I found it quite challenging, but also found that the difficulty kicked in very quickly. I don't mind challenging games, but this went from simple to nerve-wracking very quickly. I'll probably keep it and play from time to time for the good reasons I've listed.
But, yeah, the frustration factor ramped up early which kind-of put me off a bit. I also found the lack of precise controlling something that didn’t help. It's a good challenge, but be prepared to be intimidated by this quickly.Oksana Ryan (iPad Pro)
In general I really enjoyed this game. It is very clever with some of the puzzles being real head-scratchers, but with none of them beyond resolution (at least as far as I've got to date).
However, there is one downside to the game that is so annoying and that is the controls. One side of the screen controls red and the other blue but as you move around the screen and the colour controls overlap, it's all too easy to end up over the side and having to start again. I played this on an iPad but I can't imagine how difficult it must have been for the people playing on a much smaller screen.
It's a shame because I like this game and I'm sure it wouldn't have taken much to tweak the controls to make them more manageable.
Chanandler (iPhone X)
I've played this quite a bit on Switch so was curious to see how it translated to touch screen. It's great fun playing with friends but not really played much by myself. Seems that I will be sticking to the Switch version, however.
The controls for this game are just way too annoying. Doing anything with any level of precision is just impossible. Because of the frustration I just gave up with it after an hour and went back to the Switch version. Maybe it would be better on an iPad but I can't see it being anywhere are good as the Switch version. This game needs proper controls!
Dries Pretorius (iPad Air)
The controls in this game are quite finicky, so I can see how they would be difficult on small screens. On the larger screen of an iPad it's perfectly playable. Controlling movement requires patience and precision. The controls are clumsy, but when you familiarize yourself with them it becomes part of the meticulous play style.

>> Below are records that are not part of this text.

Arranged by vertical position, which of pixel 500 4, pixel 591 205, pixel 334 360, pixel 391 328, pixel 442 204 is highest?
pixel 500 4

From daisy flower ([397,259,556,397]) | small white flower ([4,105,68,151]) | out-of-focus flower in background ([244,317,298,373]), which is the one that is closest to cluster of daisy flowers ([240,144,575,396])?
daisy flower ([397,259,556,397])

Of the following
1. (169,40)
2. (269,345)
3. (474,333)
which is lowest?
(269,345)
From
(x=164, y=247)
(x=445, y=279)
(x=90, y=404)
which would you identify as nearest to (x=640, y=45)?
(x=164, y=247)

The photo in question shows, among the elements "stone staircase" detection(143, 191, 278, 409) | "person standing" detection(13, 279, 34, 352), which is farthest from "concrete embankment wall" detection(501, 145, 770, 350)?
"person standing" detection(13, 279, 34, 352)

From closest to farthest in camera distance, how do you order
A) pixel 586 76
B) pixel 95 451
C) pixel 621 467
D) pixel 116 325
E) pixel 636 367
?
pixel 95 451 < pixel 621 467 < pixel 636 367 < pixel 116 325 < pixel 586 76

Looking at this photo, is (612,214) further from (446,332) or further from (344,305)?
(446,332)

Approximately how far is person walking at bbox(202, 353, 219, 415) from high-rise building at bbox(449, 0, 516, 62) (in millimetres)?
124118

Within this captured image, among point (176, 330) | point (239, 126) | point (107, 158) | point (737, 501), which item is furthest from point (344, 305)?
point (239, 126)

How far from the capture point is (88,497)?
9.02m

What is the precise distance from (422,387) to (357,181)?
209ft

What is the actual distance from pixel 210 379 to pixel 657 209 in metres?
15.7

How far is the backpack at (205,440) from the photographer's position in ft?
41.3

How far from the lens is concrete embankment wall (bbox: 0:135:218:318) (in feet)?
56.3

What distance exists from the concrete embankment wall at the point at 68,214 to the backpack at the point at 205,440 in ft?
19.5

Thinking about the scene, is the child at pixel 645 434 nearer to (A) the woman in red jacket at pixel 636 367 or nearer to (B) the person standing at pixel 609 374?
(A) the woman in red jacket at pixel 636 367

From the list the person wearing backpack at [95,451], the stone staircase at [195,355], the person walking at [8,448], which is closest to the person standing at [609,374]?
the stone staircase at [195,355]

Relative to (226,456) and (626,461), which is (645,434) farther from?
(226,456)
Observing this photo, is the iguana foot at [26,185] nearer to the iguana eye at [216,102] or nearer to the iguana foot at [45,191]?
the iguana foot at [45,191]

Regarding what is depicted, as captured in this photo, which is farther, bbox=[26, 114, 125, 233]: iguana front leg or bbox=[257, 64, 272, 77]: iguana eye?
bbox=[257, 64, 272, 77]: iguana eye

This game is a lot more fun to play with a friend than by yourself. That being said, Death Squared goes out of its way to kill your partner by proxy of your actions. It's trial and error, but ultimately rewarding as the mechanics of each puzzle is revealed. Attitude is key to enjoying this game, it is as infuriating as it is rewarding, it'll test your friendships or relationship, but it's ultimately a bonding experience.
The style and humor borrows from Portal and pulls it off rather well. The controls remind me of Surgeon Simulator and the puzzle design is excellent, constantly throwing new elements into the mix.
When you grow accustomed to the controls there's a fantastic same-device co-op experience that really demands coordination the likes of which I have not experienced on iOS to date. If you have an iPad and you have someone you like playing games with, Death Squared is well worth the asking price.
Joseph Mark Maceiko
When I first started playing Death Squared, I was disappointed and frustrated at the controls. However, once I got used to the sensitivity of the controls I had a blast playing the game. The graphics and sounds are good and the levels are well thought out and challenging.
I loved the overall presentation and humor of the game and would recommend it to fans of the puzzle genre. However, patience is a must to play the game due to the sensitivity of the controls. If you get frustrated easily, this game is probably not for you.
Quincy Jones (iPhone 8 Plus)
If my phone didn't cost so much I'm sure I'd have tossed it out a window while playing this game - that pretty much sums up my experience.
I hated the controls and it's not because I have sausage links for fingers. It really is a distraction from what I'm sure might be a great game, but as it stands right not it's not worth the stress.